**Supplied passage:**
[Begin]

# Burning smell when I turn it up.



## Texas_Ace (May 24, 2007)

Ok, i have noriced this a few times. I will be listening to my system and i will turn it up and almost instantly i will start to smell a burning smell.

Not like a on fire smell but like when you use a new drill for the first time smell. What i want to know is where is it coming from? The speakers? the amp? the HU?

The amp is an A/D/S/ 6.25 
the speakers are some cheap efx componets
and a Alpine HU.


My guess is that it is the speakers but why would they be doing that?


----------



## Hillbilly SQ (Jan 26, 2007)

i'm gonna blame either the passive crossovers or tweeters. i had that happen with a pg xenon component set.


----------



## Oliver (Jun 25, 2007)

Texas Ace, do a search for "clipping".

You might be burning the varnish off of your voice coils.

When clipping occurs, there are some hard to handle watts produced.

Start looking for some more speakers, just in case !


----------



## tcguy85 (Oct 29, 2007)

probably come clipping.


----------



## demon2091tb (May 30, 2005)

Or glue thats melting off the vc assembly or inside the passives.......If you get Grey smoke then theres a problem.......


----------



## solacedagony (May 18, 2006)

Hic said:


> When clipping occurs, there are some hard to handle watts produced.


Watts are watts, there's just more of them


----------



## Thumper26 (Sep 23, 2005)

lol, true, but the "more of them" part is the issue.


----------



## Oliver (Jun 25, 2007)

Manville Smith on "What's that smell"  

100 watts of power (twice the heat as a sine wave).

Music has a significantly higher crest factor than sine waves or square waves. A highly dynamic recording (Sheffield Lab, Chesky, etc.) typically has a crest factor of 20dB or more, meaning that its average power is 100 times lower than its peak power. So, if we play our 100 watt amplifier just below clipping with the typical audiophile recording our speaker is only needing to dissipate 1 watt of average power over time.

Modern commercial recordings typically exhibit crest factors of around 10dB, meaning that the average power is 10 times lower than the peak power. So, our 100 watt amp just below clipping would deliver an average power over time of 10 watts that the speaker has to dissipate.

Okay, so what happens when we clip the amplifier (which we all do at times). When the amplifier enters into clipping, the peak power no longer increases, but here's the KEY... THE AVERAGE POWER CONTINUES TO INCREASE. We can often tolerate a fair amount of clipping... as much as 10 dB or more above clipping with a reasonably dynamic recording... a bit less with a compressed commercial recording.

So, if we turn the volume up 10dB higher than the clipping level with our Sheffield Lab recording, we have now reduced the crest factor of the signal reaching the speakers by 10dB... so instead of needing to dissipate 1 watt average, we are asking the speaker to dissipate 10 watts average, and we're probably ok.

[End]

**Stated problem A:**
Answer these questions about the burning-smell thread:
(i) Which amplifier does the first poster list in the system?
(ii) With which component set does Hillbilly SQ say the same thing happened?
(iii) What crest factor does the quoted passage give for modern commercial recordings?
**Stated problem B:**
Reproduce the stretch of the burning-smell thread from "Or glue thats" through "(May 18, 2006)".

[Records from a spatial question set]
[Begin]

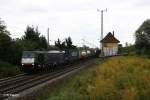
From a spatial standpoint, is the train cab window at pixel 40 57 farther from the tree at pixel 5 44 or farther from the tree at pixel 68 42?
the tree at pixel 68 42

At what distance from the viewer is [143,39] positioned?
6919 cm

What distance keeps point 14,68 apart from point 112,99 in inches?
1195

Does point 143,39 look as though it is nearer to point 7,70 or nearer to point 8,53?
point 8,53

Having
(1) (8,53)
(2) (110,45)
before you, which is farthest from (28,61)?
(2) (110,45)

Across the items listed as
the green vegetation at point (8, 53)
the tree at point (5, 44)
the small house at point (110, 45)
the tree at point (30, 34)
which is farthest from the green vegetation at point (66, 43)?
the tree at point (5, 44)

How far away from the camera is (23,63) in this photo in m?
44.1

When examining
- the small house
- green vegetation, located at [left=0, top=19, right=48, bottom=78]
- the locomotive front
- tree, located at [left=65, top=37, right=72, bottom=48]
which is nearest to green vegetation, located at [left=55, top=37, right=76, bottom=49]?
tree, located at [left=65, top=37, right=72, bottom=48]

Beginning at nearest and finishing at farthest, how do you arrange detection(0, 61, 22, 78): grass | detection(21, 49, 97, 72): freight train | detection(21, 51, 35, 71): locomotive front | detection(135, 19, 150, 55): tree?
detection(0, 61, 22, 78): grass
detection(21, 51, 35, 71): locomotive front
detection(21, 49, 97, 72): freight train
detection(135, 19, 150, 55): tree

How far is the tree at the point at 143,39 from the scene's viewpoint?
66.1m

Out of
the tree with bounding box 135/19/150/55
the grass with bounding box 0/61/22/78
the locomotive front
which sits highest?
the tree with bounding box 135/19/150/55

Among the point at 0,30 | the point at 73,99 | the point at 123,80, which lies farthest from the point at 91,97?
the point at 0,30

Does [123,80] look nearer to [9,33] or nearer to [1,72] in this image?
[1,72]

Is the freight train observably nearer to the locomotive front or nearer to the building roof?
the locomotive front

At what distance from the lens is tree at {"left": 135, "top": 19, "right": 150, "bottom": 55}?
66.1 m
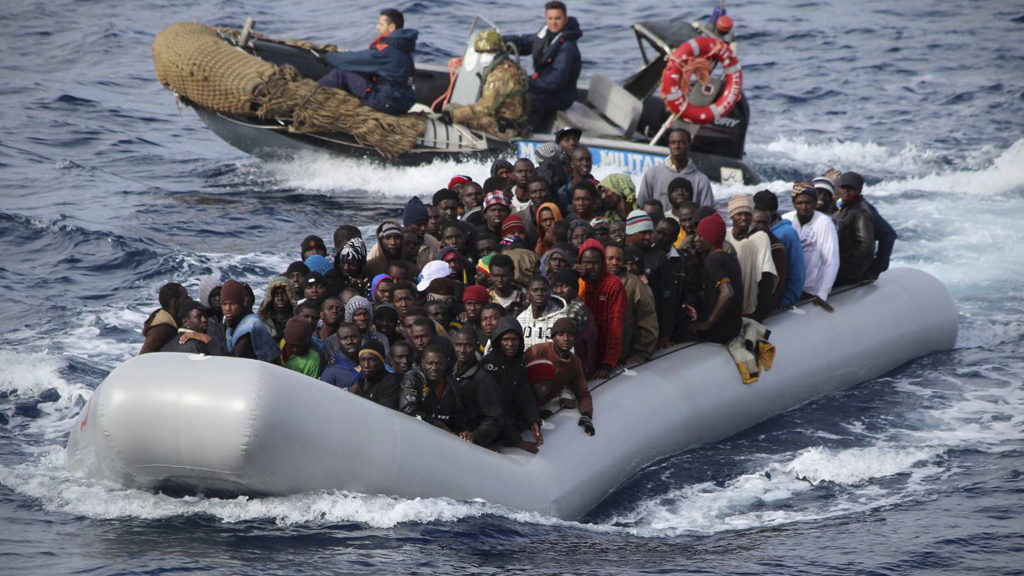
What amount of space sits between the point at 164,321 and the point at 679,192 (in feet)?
14.5

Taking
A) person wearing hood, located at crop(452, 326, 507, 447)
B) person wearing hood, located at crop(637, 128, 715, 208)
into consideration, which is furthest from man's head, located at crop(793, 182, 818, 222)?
person wearing hood, located at crop(452, 326, 507, 447)

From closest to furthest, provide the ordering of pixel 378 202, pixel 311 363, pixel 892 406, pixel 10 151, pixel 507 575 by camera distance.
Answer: pixel 507 575, pixel 311 363, pixel 892 406, pixel 378 202, pixel 10 151

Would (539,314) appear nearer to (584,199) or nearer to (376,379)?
(376,379)

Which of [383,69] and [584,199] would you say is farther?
[383,69]

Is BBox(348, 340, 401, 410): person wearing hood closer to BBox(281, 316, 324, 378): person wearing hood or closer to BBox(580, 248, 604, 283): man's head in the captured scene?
BBox(281, 316, 324, 378): person wearing hood

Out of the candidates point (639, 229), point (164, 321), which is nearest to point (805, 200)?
point (639, 229)

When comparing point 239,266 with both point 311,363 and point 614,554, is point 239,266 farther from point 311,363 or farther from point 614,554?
point 614,554

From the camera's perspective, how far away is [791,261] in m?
10.0

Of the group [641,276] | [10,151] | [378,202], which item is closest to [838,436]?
[641,276]

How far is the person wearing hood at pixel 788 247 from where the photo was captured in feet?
32.0

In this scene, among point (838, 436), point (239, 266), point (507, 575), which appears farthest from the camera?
point (239, 266)

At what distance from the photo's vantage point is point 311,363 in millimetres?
7824

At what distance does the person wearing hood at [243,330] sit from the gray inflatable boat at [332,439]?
1.87 feet

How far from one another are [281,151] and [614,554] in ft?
34.2
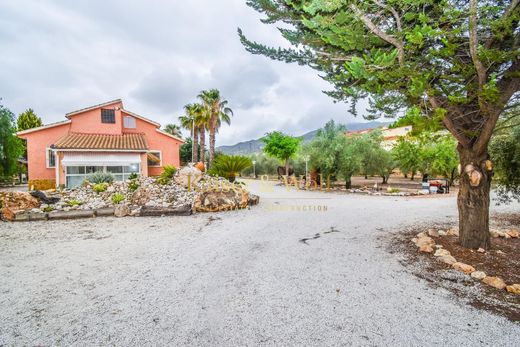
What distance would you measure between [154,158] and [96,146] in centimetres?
390

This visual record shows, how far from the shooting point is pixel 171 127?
4762 centimetres

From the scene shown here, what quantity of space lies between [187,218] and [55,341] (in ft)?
19.8

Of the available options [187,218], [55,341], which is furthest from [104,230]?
[55,341]

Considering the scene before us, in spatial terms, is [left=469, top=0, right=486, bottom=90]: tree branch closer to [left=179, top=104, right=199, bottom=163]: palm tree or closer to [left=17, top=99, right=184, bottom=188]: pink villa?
[left=17, top=99, right=184, bottom=188]: pink villa

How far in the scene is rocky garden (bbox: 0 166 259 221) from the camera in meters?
8.32

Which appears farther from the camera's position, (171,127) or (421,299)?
(171,127)

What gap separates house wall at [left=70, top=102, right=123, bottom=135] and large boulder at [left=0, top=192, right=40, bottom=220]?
9958 mm

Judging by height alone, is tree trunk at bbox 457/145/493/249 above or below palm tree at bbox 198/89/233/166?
below

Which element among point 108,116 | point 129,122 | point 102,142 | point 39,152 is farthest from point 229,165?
point 39,152

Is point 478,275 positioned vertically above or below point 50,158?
A: below

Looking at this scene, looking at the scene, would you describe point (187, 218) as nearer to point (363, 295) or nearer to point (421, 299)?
point (363, 295)

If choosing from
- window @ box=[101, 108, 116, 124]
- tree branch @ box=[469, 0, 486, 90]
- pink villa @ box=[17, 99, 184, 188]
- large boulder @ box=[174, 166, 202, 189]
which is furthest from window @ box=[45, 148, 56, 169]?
tree branch @ box=[469, 0, 486, 90]

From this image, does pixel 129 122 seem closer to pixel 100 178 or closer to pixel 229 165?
pixel 100 178

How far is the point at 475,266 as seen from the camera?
3.92m
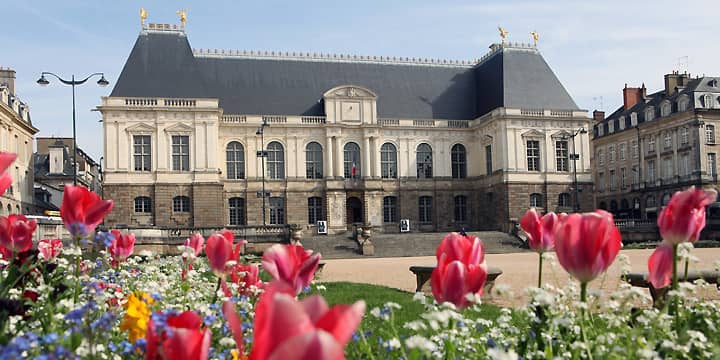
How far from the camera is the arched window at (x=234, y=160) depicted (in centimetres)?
4081

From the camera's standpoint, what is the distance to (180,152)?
38.4 metres

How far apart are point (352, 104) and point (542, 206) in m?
13.7

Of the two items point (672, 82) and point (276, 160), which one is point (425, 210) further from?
point (672, 82)

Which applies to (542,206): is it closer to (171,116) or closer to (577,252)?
(171,116)

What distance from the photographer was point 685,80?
1997 inches

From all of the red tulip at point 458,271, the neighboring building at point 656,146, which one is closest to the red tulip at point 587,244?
the red tulip at point 458,271

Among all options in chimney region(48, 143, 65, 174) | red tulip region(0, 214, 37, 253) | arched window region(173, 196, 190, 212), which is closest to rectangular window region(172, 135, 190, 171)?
arched window region(173, 196, 190, 212)

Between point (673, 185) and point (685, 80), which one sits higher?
point (685, 80)

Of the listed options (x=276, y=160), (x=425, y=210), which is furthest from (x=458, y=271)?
(x=425, y=210)

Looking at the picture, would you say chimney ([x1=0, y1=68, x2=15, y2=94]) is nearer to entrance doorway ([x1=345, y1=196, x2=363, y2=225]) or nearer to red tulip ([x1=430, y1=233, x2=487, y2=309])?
entrance doorway ([x1=345, y1=196, x2=363, y2=225])

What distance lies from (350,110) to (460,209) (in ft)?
33.0

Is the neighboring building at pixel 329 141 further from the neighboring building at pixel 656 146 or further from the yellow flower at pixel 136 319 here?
the yellow flower at pixel 136 319

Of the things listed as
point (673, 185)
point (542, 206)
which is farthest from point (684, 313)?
point (673, 185)

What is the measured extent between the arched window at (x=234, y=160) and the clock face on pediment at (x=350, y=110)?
6.84 m
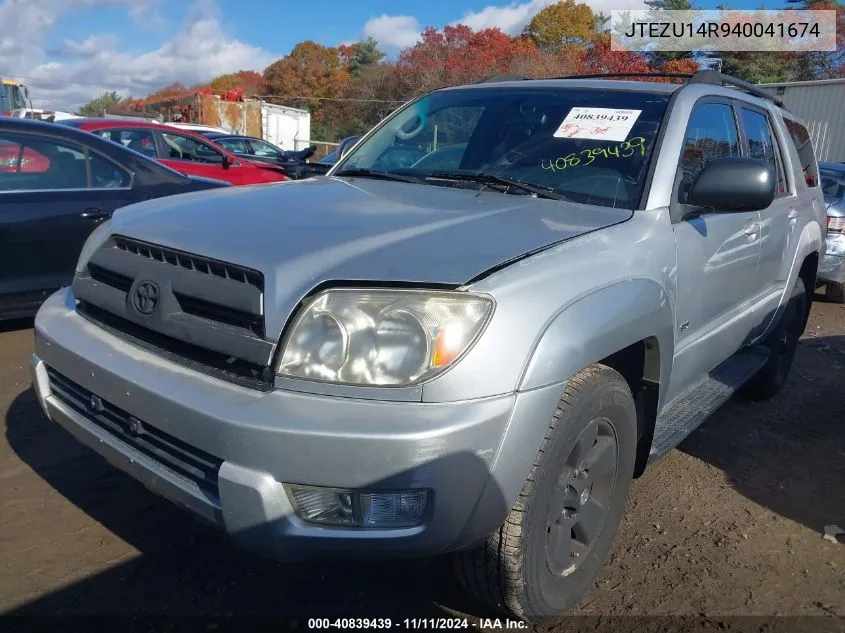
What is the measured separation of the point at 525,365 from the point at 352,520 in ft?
2.02

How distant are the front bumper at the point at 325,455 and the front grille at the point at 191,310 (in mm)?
71

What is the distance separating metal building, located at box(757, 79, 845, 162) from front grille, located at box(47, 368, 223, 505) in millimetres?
20569

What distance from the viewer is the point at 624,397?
93.3 inches

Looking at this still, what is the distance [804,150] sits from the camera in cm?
474

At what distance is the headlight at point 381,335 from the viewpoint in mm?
1861

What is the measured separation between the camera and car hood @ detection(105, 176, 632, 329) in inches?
77.1

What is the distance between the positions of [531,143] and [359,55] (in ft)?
199

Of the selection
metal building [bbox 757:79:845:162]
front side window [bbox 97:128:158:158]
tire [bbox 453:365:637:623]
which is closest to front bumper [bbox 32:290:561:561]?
tire [bbox 453:365:637:623]

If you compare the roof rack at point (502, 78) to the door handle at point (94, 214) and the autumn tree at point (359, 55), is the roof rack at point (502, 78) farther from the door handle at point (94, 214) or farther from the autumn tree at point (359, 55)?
the autumn tree at point (359, 55)

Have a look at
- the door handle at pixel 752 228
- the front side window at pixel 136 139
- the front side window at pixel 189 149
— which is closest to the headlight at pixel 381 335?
the door handle at pixel 752 228

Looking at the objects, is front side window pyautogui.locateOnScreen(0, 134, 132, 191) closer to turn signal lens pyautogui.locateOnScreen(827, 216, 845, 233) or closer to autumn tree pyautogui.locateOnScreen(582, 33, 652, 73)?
turn signal lens pyautogui.locateOnScreen(827, 216, 845, 233)

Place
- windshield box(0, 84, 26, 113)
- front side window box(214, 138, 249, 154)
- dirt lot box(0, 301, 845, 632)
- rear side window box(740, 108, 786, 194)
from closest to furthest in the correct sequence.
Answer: dirt lot box(0, 301, 845, 632)
rear side window box(740, 108, 786, 194)
front side window box(214, 138, 249, 154)
windshield box(0, 84, 26, 113)

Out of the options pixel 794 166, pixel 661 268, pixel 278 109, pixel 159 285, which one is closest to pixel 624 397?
pixel 661 268

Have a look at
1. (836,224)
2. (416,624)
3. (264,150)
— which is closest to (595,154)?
(416,624)
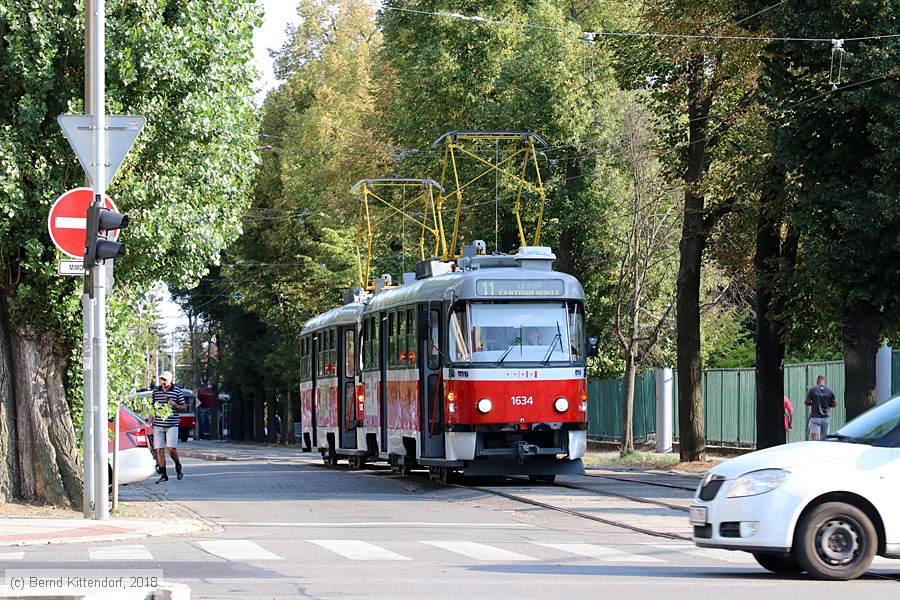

[End]

**Response A:**
(i) An A/D/S/ 6.25.
(ii) A pg xenon component set.
(iii) Around 10dB.

**Response B:**
Or glue thats melting off the vc assembly or inside the passives.......If you get Grey smoke then theres a problem.......


----------



## solacedagony (May 18, 2006)